A REMOTE Scottish castle that tested the adventuring spirit of writer Samuel Johnson to destruction could be yours for just £450,000.
Breachacha Castle is an A-listed Georgian building on the southern end of the Isle of Coll, boasting sea views as spectacular as the solitude.
Johnson stayed at the impressive property during an 83-day tour of the Western Isles with his biographer, James Boswell, in 1773.
He first described his temporary accommodation as a “neat, new-built gentleman’s house” and used it as a base for his travels.
A few weeks later he was driven from the island by its fierce weather, describing the castle as a “tradesman’s box” and living on Coll “a waste of life”.
Even the sellers admit buying and restoring the castle is not a project for the “fainthearted”.
The building is formed from a 15th-century tower house which was later extended into a clan seat for the McLean family.
The current owners mainly live in the top two floors of the three-storey structure, which boasts six bedrooms and two bathrooms.
Work is required to bring the centuries-old castle into the modern day, and estate agents Bell Ingram are marketing it as a “unique restoration opportunity”.
It is easy to see why Johnson initially took a liking to the castle, as it overlooks one of Coll’s scenic beaches and boasts bright and spacious rooms.
His trip to the Outer Hebrides was made chiefly to undermine the Ossian poems, written by James Macpherson, which were popular at the time.
Macpherson claimed to have found and translated ancient Gaelic texts to write the poems, the authenticity of which Johnson disputed.
When he arrived on Coll with Boswell, they were welcomed by the island’s laird and invited to stay at his home – Breachacha castle.
Despite the extensive size and impressive attributes, the castle’s charm soon wore thin on the poet and his biographer.
Although Johnson initially described it as “a neat, new-built gentleman’s house, better than any we had been in since we were at Lord Errol’s”, he later deemed there was “nothing becoming about it…a mere tradesman’s box”.

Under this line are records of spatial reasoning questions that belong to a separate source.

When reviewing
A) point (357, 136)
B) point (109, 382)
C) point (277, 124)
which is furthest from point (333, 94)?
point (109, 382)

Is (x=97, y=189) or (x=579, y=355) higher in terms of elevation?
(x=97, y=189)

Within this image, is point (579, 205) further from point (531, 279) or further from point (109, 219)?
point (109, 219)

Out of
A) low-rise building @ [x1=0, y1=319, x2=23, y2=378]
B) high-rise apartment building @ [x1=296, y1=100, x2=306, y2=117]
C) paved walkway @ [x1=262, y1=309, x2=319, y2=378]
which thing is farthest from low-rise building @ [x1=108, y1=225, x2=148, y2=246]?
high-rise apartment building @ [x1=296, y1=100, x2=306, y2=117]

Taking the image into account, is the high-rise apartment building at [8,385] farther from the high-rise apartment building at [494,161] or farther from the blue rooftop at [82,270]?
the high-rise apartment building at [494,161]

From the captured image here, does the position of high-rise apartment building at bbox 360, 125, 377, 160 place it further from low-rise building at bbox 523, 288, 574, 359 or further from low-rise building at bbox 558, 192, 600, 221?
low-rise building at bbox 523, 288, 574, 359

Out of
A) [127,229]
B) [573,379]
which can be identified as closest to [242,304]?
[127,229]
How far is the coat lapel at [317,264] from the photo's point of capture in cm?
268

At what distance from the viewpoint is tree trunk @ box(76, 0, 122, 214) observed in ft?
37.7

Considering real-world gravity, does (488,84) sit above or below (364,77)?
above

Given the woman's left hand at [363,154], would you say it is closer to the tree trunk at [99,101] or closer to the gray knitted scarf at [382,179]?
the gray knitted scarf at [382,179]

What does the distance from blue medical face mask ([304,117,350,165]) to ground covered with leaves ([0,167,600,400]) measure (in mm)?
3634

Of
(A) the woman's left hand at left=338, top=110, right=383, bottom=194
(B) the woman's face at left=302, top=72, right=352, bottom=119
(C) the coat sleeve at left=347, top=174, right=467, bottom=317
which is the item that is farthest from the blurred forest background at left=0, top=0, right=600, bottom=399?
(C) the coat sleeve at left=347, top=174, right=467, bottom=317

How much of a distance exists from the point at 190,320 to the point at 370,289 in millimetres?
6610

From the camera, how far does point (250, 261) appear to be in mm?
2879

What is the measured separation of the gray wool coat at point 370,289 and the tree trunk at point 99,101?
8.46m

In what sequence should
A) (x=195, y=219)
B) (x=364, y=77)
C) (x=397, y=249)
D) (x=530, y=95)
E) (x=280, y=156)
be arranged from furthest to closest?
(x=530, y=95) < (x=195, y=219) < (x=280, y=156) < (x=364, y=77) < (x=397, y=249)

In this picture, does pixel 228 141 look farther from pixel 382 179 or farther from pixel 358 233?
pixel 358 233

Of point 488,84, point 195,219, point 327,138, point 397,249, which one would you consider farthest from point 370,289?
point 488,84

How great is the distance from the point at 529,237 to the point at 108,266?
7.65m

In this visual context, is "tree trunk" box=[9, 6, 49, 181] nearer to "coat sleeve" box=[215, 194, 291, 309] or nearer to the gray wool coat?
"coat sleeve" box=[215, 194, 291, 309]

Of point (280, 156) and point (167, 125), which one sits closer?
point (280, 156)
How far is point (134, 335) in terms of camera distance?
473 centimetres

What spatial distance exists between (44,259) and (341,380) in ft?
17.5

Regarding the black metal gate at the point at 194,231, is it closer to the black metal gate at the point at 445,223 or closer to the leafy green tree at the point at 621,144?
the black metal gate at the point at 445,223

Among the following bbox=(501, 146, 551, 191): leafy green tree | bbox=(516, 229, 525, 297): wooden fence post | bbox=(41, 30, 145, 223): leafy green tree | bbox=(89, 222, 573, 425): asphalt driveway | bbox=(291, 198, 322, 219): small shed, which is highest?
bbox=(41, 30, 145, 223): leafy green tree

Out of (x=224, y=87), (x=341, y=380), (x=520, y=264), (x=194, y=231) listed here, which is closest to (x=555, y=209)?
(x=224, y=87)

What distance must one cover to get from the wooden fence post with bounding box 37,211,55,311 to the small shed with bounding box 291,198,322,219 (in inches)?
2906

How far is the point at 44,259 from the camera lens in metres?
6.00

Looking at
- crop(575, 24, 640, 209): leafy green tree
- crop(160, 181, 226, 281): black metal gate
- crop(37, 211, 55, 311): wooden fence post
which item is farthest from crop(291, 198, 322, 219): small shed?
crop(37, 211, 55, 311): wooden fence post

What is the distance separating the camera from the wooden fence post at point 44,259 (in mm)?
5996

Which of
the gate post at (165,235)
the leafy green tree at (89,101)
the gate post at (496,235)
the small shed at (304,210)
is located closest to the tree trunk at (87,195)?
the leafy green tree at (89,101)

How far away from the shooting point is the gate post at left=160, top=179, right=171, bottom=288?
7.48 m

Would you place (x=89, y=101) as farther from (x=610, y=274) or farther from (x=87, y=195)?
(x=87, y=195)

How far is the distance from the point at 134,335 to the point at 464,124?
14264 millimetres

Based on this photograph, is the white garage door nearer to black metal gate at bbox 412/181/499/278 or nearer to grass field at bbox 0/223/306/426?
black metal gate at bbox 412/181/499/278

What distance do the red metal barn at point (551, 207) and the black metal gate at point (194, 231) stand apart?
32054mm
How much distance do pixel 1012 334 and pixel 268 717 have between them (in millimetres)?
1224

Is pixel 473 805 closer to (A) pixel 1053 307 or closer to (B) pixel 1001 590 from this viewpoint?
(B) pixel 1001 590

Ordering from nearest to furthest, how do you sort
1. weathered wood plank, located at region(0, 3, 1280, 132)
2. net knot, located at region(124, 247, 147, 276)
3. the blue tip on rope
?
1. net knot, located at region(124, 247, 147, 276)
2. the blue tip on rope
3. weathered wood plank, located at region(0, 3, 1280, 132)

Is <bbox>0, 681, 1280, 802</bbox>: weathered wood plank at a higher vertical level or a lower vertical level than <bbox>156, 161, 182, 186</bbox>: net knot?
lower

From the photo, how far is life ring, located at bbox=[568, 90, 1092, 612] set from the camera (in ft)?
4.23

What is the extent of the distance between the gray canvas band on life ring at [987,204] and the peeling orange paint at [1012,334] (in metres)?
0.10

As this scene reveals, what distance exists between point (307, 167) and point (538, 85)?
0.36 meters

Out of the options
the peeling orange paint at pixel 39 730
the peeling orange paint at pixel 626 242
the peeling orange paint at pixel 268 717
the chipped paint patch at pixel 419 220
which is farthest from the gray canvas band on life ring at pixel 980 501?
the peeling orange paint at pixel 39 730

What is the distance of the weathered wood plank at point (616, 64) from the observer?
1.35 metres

Two days later, he described island existence as “a waste of life” and eventually Coll’s inclement weather drove both men to Campbeltown.
Boswell’s subsequent account of their trip, The Journal of a Tour of the Hebrides, would later form the basis of his biographical work The Life of Samuel Johnson.
In it he also detailed how the pair fought over whose bedchamber curtains were the finest during their stay at the castle.
Although Breachacha fell into disrepair while uninhabited in the 1950s and 1960s, its owners have spent ten years making upgrades.
Will Banham, of Bell Ingram’s Oban office, said: “Scotland is famous for its castles but it is rare that any island castle comes onto the open market.
“The fact that Breachacha Castle combines the character of a fine Georgian manor house with a spectacular outlook over a white sandy beach, makes this restoration opportunity truly exceptional.
“This is not a project for the fainthearted, but this fine building has a fascinating history and really does offer buyers the chance to create a unique holiday home or lifestyle business.”